As you might expect in the circumstances, the book has its patchy spots. It is also quite fascinating.
In his introduction to the book, Professor John Warhurst actually quotes me, something that I had not known. He wrote: "James Belshaw has described him colourfully, but accurately, as 'journalist, political agitator and theorist, public servant and historian'." The quote comes from the title of my obituary of Ulrich.
I was seventeen when I first met Ulrich, he was fifty seven and campaign director for the New England New State Movement. That age gap was a big one, too big for me to become close. While I knew him, knew something of his life, I had no idea of the span of his career until I came to write his obituary.
In February of this year when I was researching the history of new state symbols, I read Andrew Moore's Australian Dictionary of Biography entry on Ellis for for the first time.

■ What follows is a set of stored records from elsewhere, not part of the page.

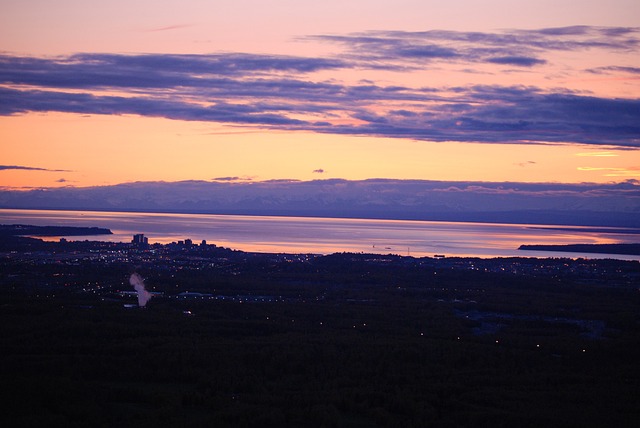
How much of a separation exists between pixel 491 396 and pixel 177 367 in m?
9.27

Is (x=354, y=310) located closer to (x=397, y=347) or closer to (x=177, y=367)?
(x=397, y=347)

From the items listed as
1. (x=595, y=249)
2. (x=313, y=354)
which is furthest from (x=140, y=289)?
(x=595, y=249)

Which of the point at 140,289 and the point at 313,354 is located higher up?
the point at 140,289

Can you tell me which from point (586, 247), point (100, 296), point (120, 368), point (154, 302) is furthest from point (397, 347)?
point (586, 247)

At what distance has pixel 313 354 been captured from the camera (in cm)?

New England New State Symbols 1 describes my reaction. This was a put down of the first order.
Ellis suffers because the causes he supported, many of the things he wrote about, were to later thinking on the periphery of politics. He suffers, too, because his more famous brother Malcolm was a warrior of the right. This led Professor Moore to remark: "Ellis is sometimes remembered as less reactionary than his brother Malcolm Ellis. None the less...."!
Interestingly, a third brother used his pen to support Labor.
Anybody who reads this blog will understand that I am unlikely to support Professor Moore's views. It's not just that I knew Ulrich, but the interests that Andrew regards as peripheral were central to my life. Still, if we stand back from both views and just look at the detail of Ulrich Ellis's life, you can see that he was an interesting man.
Ulrich was seventeen when he became a cadet journalist in 1921. His career really ended with the loss of the New State plebiscite in 1967, although there were later developments including the writing of his autobiography.
In the forty six years between 1921 and 1967, Ulrich was variously a political journalist; a Canberra public servant and community activist whose activities helped establish not just basic services in the ACT but key political freedoms for public servants; private secretary to Country Party Leader and Deputy PM Earle Page; a key writer and agitator on country causes including new states and constitutional reform; and an historian whose books on the history of the Country Party formed part of the corpus of the early histories of the Australian political parties.
Ulrich's book draws some of his experiences out: we see Australian journalism as it was during the 1920s; we learn what it was like living in Canberra in the very early days; we see what it was like to be a ministerial staffer in the days when a Deputy PM warranted a single personal appointee who had to combine multiple roles that would today require a total office; we see the operations of one party from an inside perspective. These are all interesting things.
I will write more on Ulrich's life because there are snippets there that I think are interesting stories in their own right while showing aspects of the tapestry of Australian life. Like, for example, the industrial roundsman appointed for a new Melbourne daily paper established by the Victorian Country Party.
A strong communist, he knew the union movement like the back of his hand, but had very little journalistic experience. Here he relied on on the young Ulrich for advice. As part of this, he came to Ulrich with his first claim for expenses. This included a claim: liquor for strikers, five pounds. Ulrich took one look, and redistributed the five pounds to other expense categories likely to be more acceptable!